Kurt Wagner has been repeating the same few bars of tinkering piano chords for 11 albums of his musical collective, Lambchop. With, what seems a martini atop the baby grand and blue smoke rising from an ashtray, Wagner composes music that combines a 1001 Strings session, an old Stax soul record, and an excursion in progressive lounge.
At the intro of the band's new release Mr. M, it's apparent that the album will focus on orchestral strings as the music gently dips into what sounds like Mel Torme's "The Christmas Song", before Wagner's smoky voice interrupts "chestnuts roasting on an open fire", with "don't know what the fuck they talk about", in the same nine syllables.
And then it's off to the la-la land of Lambchop where Wagner's soothing slightly off-kilter vocals sound like someone counting sheep in a twilight zone dreamland where a fine line is drawn between the cosmic and the mundane. "It was their last night on the continent", he sings like a spirited Cats Stevens on "Gone Tomorrow", and just as we're envisioning vacationing Europeans donning parasols and carousing the continent, he observes, "it looks like water comes from somewhere else".
You have to be in the mood for a Lambchop album and go with the thing.

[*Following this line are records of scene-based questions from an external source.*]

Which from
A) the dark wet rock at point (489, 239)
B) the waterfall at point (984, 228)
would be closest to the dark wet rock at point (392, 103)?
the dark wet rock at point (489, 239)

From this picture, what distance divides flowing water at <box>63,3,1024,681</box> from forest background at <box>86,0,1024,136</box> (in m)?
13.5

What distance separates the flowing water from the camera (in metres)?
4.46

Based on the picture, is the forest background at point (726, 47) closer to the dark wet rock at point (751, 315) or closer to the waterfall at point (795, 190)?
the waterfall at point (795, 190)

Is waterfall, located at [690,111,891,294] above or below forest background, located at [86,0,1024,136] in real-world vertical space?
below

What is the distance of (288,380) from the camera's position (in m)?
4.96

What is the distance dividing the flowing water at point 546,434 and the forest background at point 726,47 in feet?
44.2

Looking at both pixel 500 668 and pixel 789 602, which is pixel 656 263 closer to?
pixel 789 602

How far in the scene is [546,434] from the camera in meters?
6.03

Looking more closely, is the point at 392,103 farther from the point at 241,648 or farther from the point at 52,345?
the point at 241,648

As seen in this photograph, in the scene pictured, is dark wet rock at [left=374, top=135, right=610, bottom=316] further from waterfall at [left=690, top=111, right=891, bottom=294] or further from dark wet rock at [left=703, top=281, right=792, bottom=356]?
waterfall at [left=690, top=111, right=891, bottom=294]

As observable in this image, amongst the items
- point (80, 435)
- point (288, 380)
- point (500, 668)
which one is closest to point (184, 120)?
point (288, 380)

In a heartbeat I understood "water coming from somewhere else" to be an H.G. Wells-like observation of ancient aliens surveying a young planet Earth. Blame my sharp interpretation on too many weekends with The History Channel's "Ancient Aliens". Far out, man.
In Mr. M, a lot of fuzzy audio sound bites at various levels of sound lure, grab, and startle the listener, like David Lynch dropping the needle on a cursed 78rpm record. Is that somone chopping wood or swatting a flyswatter? A knock at the door or the beating of your own heart? A raspy voice from the telephone or from beyond? Earphones enhance this ghostly experience.
The album is dedicated to James Victor Chestnut ("Vic"), celebrated American songwriter and performer who died in 2009, and who collaborated with Lambchop on his 1998 album The Salesman and Bernadette. The sense of loss is great but enchanted in Mr. M. Life goes on and remorse is a matter of fact, like the passing of a day. "And the warm comes back, even though I thought it would not", he sings on "Nice Without Mercy".
If there's a glitch in the album, it's the patchwork instrumental passages which are at times, trite. The exception being "Betty's Overture", an homage to another fallen musical hero, Elliot Smith, and a reminder of his haunting song, "Son of Sam". But the lengthy instrumental end to "Gone Tomorrow" is superflous and unloving and sounds like it was thoughtlessly tacked on. It should have been replaced with the lazy, summery instrumental "Gar", which sits vulnerably at the center of the album like a lost Sergio Mendes track, and fits into "Gone Tomorrow" like a glove.
But the rewards far outweigh the quibbles. There's enough soul mining here to last far into summer. Dig it.